Records provided:

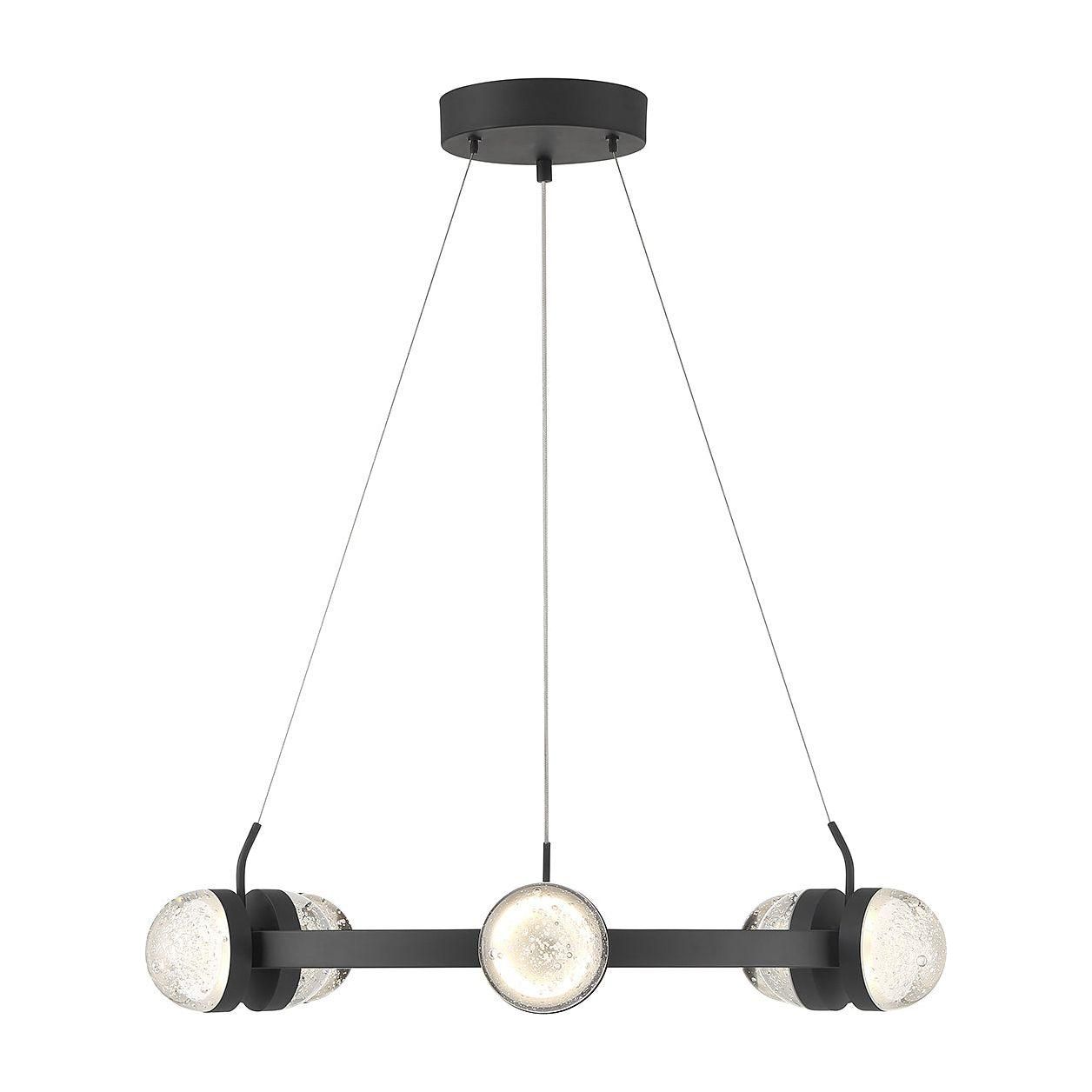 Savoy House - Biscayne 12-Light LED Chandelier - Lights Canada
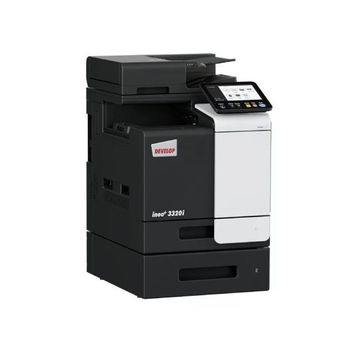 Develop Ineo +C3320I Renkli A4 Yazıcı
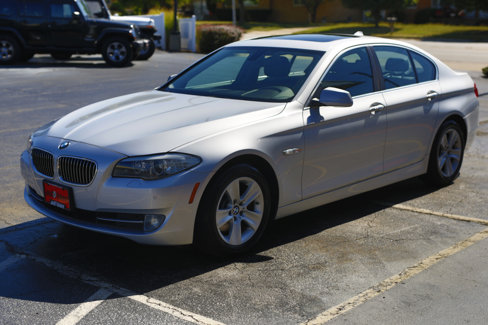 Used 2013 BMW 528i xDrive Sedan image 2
...
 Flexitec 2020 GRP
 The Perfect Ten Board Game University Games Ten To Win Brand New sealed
==
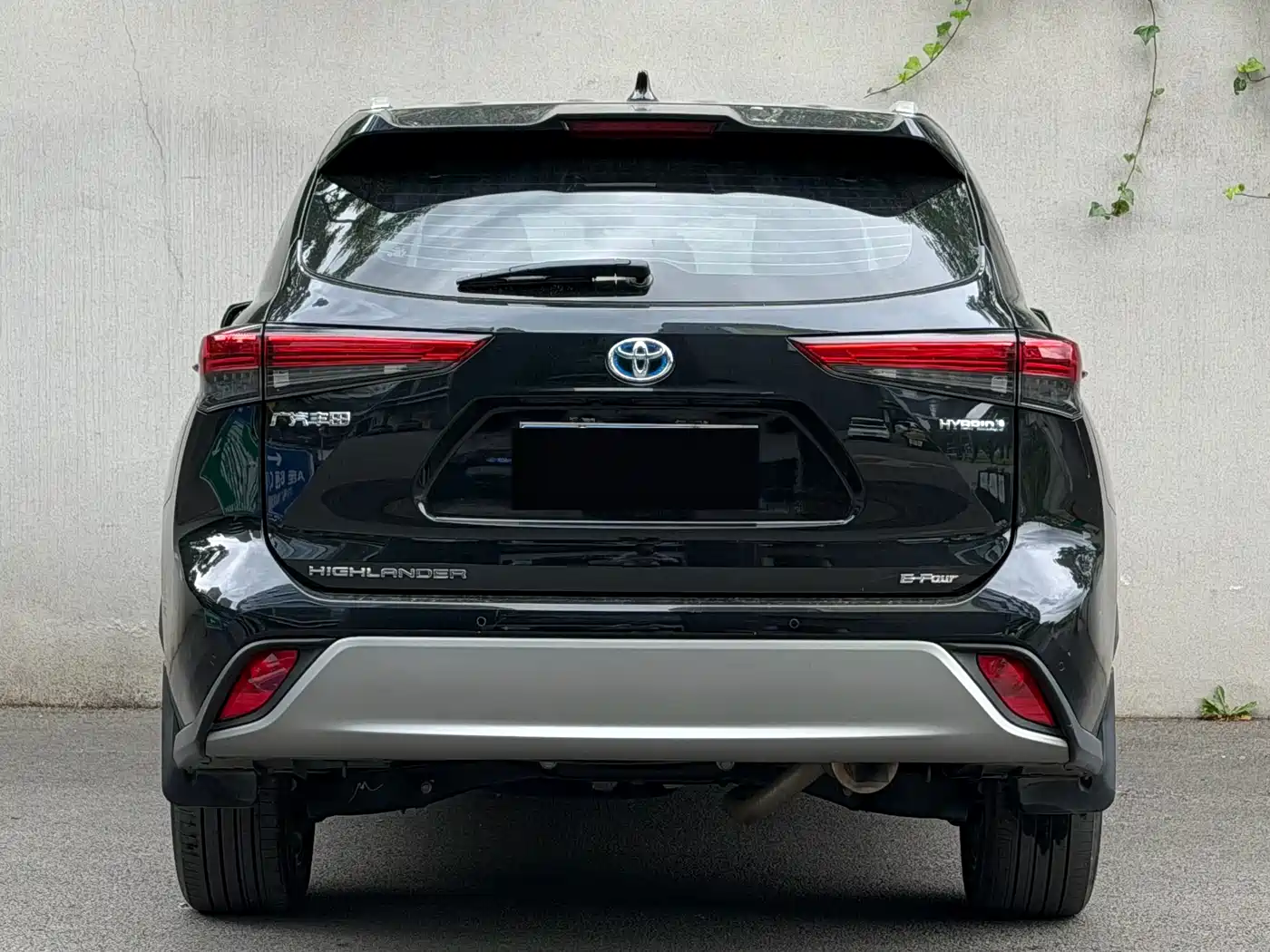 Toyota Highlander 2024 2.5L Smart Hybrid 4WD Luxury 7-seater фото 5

Task directions:
Reproduce, character for character, only the lines of the preceding data that start at the line with "Flexitec 2020 GRP" and end at the line with "The Perfect Ten", both included.

Response to this exercise:
 Flexitec 2020 GRP
 The Perfect Ten Board Game University Games Ten To Win Brand New sealed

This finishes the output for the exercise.